Photo: Aliona Rondeau/Shutterstock

Why Traveling With a Canadian Flag Patch as an American Is Lame

Travel Safety Entertainment
by Matt Hershberger Aug 27, 2013

Many American travelers deal with the “Ugly American” stereotype when they go abroad. We’ve heard it from drunken locals sitting next to us at the bar, cab drivers who aren’t worried about tips, and fellow hostelers who are unaware an American is sitting nearby. We’re “loud,” “rude,” “culturally inept,” and we “treat foreign diplomacy like it’s a game of drunk Risk.”

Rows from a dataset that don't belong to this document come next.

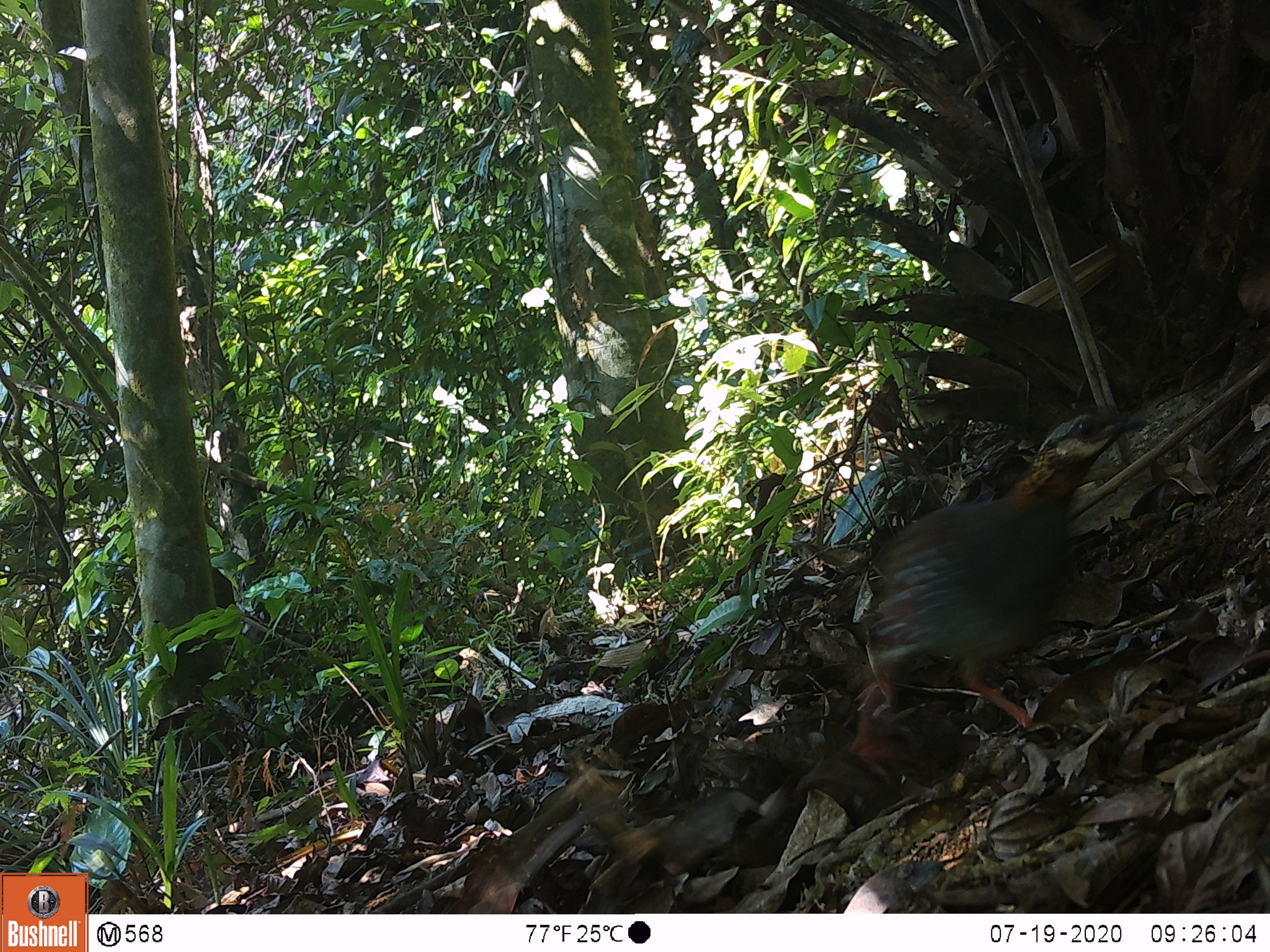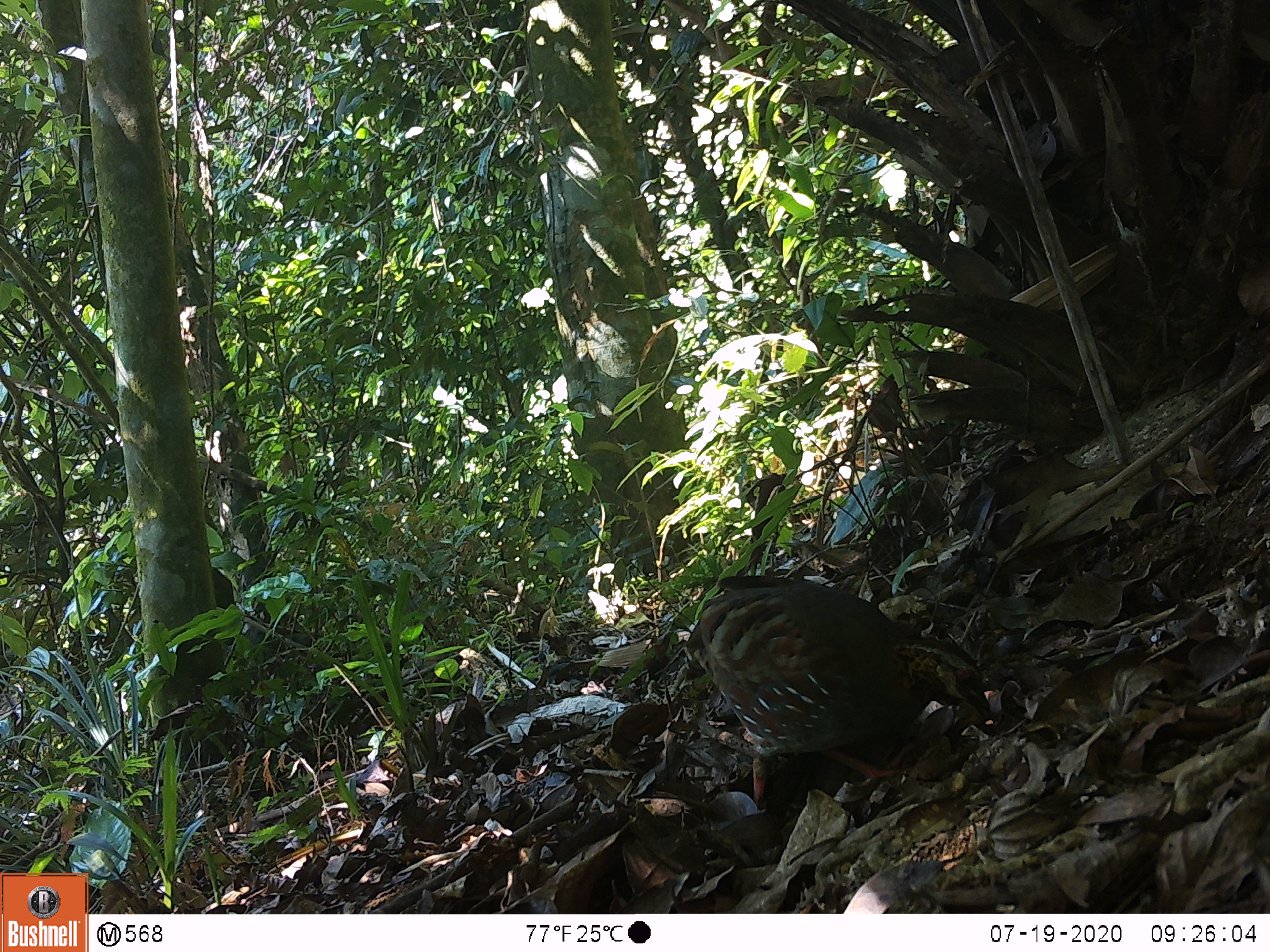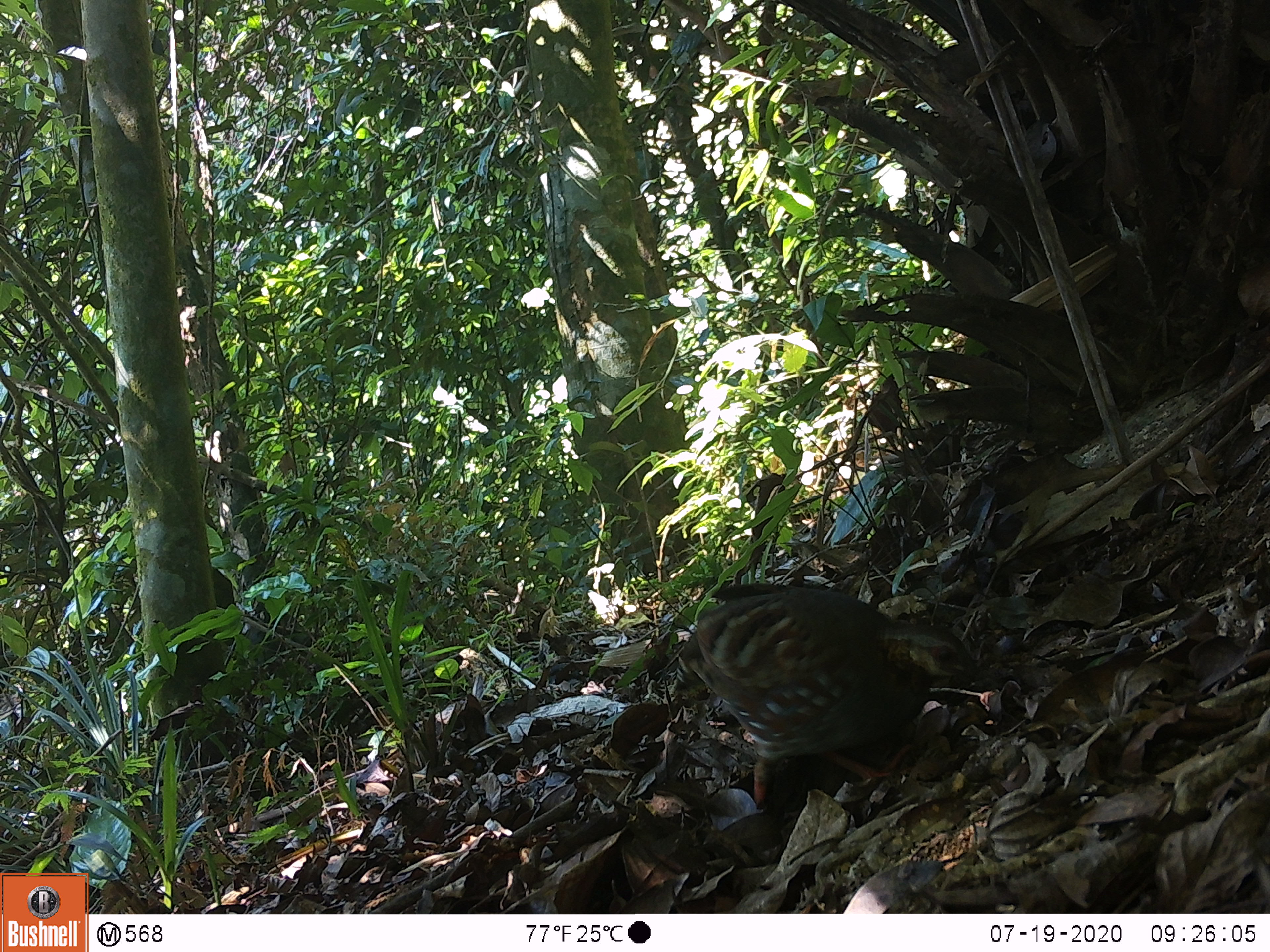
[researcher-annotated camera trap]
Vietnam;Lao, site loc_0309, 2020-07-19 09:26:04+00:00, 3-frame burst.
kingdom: Animalia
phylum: Chordata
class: Aves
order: Galliformes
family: Phasianidae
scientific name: Phasianidae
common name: partridge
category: unidentified partridge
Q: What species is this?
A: Unidentified partridge (partridge) (Phasianidae).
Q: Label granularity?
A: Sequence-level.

Fine. Busted. Sorry for partying, world.

The stereotype, of course, is at least somewhat deserved. And it can be combated in one of two ways:

  1. Be a courteous guest in your host country, or
  2. Pretend you’re Canadian.

Option 2 represents my least favorite type of American traveler, even behind the boorish, drunken lout who’s demanding Miller Lite at an Argentine wine bar. You’ve met them: They’re the ones with Canadian flag patches sewn prominently onto their backpacks. While I’m sure there are a few Canadians who do this as an attempt to not be identified as a member of the country that bombed your country, I’m fairly certain the majority of patch-wearers are actually paranoid Americans. I swear, last March I saw more Maple Leafs in Trafalgar Square than I saw Union Jacks. There aren’t even that many Canadians, let alone that many on vacation in London.

Here are some of the reasons that, if you do this, you’re an asshole.

It’s a waste of time.

As far as I know, this absurd trend started happening en masse during the Bush years, and is a potent cocktail of fear and shame: Fear of possible terrorist attacks on Americans in the wake of the September 11, and shame in the wake of W’s invasion of Iraq (also mingled with fear of reprisals).

Look — travel is inherently more dangerous than staying at home and watching TV. It’s a good idea to prepare yourself for possible dangers you could face when you get there. If it makes you feel better, check the State Department travel warnings for Americans going abroad. That said, most of the countries they issue warnings for are exactly the ones you’d expect. And if you think your national identity potentially makes you a target, maybe it’s in your best interest to not be waving any flags. I don’t know for sure — and any terrorists in the Matador audience can let me know otherwise — but I’m fairly certain no one has ever halted a terrorist attack because their intended victim turned around and was wearing a Maple Leaf instead of the Stars and Stripes.

Even if this has happened at some point, what are you doing leaving the country if you think every public foreign space is a hive of terrorism? Stay at home, man. Put on a tinfoil hat and look for secret codes in the articles on InfoWars.

It’s dishonest and defeats the entire purpose of travel.

Travel is an opportunity to learn about your country and yourself, and you can’t do this if you’re lying about who you are. If you can’t take the occasional, heated political argument, or the occasional joke at the expense of the Land of the Free, you need to relax a little bit.

No one believes you. And that’s okay, because no one actually cares.

America does some shitty things. You know who else has done some shitty things? Every other country on the planet. Canada likes to decorate its frozen tundra with oil pipelines. Turkey conducted the 20th century’s first modern genocide and killed 1.5 million Armenians. Britain never made a sequel to Love Actually. No one’s hands are clean.

Also, your weak attempt at saving yourself from some mild discomfort has a shitty side effect for all the other Americans. What if you’re a really nice, excellent person? Don’t we want more foreigners to meet Americans like you? You could be destroying the “Ugly American” stereotype by just being a decent, good human being, but instead you’re contributing to the equally misleading stereotype of the “Friendly Canadian.”

Because you know what? Some Canadians suck. Let us take credit for our good people. They’ve already invented poutine — they have enough working in their favor.

Nobody actually cares.

Look, you probably can’t pull it off anyway. Your Canadian accent sounds like a goddamn Terrance and Phillip cartoon — you’re just repeating “eh” a lot and saying “oot and aboot.” You’re not even dressed like a Canadian. You’re dressed like an American, which is to say you’re dressed badly. You just asked your tour guide how many miles it is from Tower Bridge to the Houses of Parliament, and then you asked, “What the fuck is Boxing Day?”

When you ran into a fellow Canadian at the hostel, they asked you where in Canada you’re from, and you said, “Oh, uh…Vancouver.” And then they asked what neighborhood, and you just said “downtown,” referred to the city as “the Couv,” and then changed the subject.

No one believes you. And that’s okay, because no one actually cares. For every person who wants to give an American an earful about how horrible America is, there are a thousand others who couldn’t give a shit about who you are or where you’re from, as long as you stand off to the right when you’re on the escalator. For every person that wants to hurt or kill an American, there are hundreds of thousands of others who want to give you a hug and offer you a cup of tea or a beer.

Those are the people you’re traveling for. Take that stupid fucking patch off your bag.